3. Calculate the average net revenue for customers that have sales and the average net revenue for all customers.
   - Use `AVG` to calculate the average net revenue for customers that have sales.
   - Use `AVG(NULLIF(s.net_revenue, 0))` to calculate the average net revenue for all customers.

> **NOTE:** Why is `all_customers_avg_net_revenue` different from the `COALESCE`?
> - `AVG(COALESCE(s.net_revenue, 0))`: Includes **all customers**, replacing `NULL` (no sales) with `0`, lowering the average.  
> - `AVG(NULLIF(s.net_revenue, 0))`: Excludes both `NULL` (no sales) and `0` net revenue, leading to a higher average if some customers have `0`.
* * * * * * *
*Problems to work on*:
1. State only how many lines of the entries below contain the word "viewer".
2. Write a continuation of the SQL net revenue passage above, picking up right after its last sentence.

Part of a data file
* * * * * * *
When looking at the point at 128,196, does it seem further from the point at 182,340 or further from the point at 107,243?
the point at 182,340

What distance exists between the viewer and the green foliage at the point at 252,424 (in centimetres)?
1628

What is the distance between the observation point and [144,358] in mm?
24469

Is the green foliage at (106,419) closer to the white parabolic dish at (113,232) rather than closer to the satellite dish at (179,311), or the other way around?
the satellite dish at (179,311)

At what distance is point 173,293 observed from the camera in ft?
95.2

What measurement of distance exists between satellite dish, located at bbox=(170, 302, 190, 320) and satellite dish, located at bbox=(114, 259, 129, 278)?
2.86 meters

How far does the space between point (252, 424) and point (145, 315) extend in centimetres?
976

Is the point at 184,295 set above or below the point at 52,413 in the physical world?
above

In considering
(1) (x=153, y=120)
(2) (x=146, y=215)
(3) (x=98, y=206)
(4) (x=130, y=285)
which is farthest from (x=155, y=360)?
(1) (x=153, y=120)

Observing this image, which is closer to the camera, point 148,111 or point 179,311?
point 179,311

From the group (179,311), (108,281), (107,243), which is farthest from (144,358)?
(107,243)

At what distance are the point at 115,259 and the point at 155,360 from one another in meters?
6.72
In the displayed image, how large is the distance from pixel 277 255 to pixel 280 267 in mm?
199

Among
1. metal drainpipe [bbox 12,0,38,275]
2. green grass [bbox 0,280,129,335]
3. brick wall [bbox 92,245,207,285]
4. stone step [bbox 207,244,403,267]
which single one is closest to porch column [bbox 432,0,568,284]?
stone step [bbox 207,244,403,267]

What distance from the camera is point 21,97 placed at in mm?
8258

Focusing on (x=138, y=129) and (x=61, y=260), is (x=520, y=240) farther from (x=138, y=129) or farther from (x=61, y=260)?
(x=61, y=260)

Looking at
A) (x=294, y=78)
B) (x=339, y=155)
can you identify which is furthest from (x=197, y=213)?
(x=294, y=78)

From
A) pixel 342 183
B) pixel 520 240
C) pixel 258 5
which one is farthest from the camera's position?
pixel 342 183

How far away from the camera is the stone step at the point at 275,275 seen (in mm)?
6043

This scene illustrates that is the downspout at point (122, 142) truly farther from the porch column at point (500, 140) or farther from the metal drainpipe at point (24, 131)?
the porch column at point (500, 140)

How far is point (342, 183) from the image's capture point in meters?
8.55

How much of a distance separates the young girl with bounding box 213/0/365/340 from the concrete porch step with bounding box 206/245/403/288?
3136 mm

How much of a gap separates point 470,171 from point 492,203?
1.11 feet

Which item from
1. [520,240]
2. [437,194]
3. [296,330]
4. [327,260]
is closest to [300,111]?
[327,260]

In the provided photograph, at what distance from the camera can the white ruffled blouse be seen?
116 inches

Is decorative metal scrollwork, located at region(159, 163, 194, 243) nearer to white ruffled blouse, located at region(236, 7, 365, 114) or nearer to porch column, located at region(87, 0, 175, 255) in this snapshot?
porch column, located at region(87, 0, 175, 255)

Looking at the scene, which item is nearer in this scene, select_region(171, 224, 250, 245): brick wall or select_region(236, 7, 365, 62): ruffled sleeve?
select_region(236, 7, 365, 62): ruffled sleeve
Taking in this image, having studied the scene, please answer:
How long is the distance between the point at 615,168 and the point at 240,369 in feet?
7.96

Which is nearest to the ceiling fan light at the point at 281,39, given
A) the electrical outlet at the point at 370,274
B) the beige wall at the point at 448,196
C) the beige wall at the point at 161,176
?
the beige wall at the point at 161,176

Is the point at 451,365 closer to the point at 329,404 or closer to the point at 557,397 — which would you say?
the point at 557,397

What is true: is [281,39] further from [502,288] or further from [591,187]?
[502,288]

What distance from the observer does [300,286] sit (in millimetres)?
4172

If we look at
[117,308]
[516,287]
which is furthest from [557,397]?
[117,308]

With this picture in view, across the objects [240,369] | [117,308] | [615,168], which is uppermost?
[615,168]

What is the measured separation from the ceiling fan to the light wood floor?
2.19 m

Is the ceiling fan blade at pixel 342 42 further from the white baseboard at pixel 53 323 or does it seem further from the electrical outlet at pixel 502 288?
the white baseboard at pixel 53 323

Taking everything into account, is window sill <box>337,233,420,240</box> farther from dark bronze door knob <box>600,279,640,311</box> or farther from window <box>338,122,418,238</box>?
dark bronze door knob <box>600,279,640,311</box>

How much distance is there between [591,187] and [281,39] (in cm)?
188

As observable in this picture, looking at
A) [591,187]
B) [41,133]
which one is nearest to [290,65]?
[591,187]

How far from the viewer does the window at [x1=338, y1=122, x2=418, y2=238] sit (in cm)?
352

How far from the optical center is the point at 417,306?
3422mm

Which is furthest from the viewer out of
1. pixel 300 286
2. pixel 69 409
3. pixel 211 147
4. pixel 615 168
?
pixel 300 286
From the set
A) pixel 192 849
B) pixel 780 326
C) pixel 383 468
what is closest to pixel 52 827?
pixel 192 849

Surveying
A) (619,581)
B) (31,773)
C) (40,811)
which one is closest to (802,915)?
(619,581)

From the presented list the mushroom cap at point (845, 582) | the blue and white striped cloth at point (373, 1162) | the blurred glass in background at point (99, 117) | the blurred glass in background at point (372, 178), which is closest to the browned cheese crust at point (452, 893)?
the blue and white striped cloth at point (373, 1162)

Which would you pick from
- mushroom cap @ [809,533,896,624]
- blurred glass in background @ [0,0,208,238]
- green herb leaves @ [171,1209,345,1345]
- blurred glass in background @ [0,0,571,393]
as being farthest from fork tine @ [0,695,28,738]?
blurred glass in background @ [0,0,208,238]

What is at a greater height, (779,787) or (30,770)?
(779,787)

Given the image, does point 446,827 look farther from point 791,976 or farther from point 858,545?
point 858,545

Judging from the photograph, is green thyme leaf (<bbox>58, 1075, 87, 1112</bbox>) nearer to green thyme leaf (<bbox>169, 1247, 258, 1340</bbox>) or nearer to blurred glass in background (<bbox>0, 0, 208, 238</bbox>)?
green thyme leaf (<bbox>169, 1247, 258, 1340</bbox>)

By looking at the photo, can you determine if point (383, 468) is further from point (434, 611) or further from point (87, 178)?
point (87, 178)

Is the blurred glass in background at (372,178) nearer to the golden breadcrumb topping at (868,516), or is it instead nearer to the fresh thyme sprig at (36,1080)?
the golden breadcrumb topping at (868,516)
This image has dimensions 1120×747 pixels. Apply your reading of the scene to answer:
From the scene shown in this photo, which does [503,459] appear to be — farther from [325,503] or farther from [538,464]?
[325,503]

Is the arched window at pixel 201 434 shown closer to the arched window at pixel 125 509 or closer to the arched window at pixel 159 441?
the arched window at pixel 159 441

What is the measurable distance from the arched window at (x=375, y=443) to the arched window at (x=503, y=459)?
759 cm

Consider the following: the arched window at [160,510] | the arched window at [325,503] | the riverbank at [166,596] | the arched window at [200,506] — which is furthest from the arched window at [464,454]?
* * * * * * *
*Outputs for the tasks*:
1. 3

2.
In [4]:
%%sql

-- Put query into a CTE
WITH sales_data AS (
        SELECT
            customerkey,
            SUM(quantity * netprice * exchangerate) AS net_revenue
        FROM sales
        GROUP BY
            customerkey
)

SELECT
    AVG(s.net_revenue) AS spending_customers_avg_net_revenue,  -- average net revenue for customers that have sales
    AVG(NULLIF(s.net_revenue, 0)) AS all_customers_avg_net_revenue -- average net revenue for all customers
FROM customer c
LEFT JOIN sales_data s ON c.customerkey = s.customerkey

Unnamed: 0,spending_customers_avg_net_revenue,all_customers_avg_net_revenue
0,4170.94,4170.94


### 💡 What's the difference between `COALESCE` and `NULLIF`

- `NULLIF(expr1, expr2)` Returns NULL if `expr1 = expr2`, otherwise returns `expr1` (used to nullify specific values).  
- `COALESCE(expr1, expr2, ...)`: Returns the first non-NULL value from a list (used to replace NULLs with defaults).  
- **Difference:** `NULLIF` creates NULLs, while `COALESCE` replaces NULLs.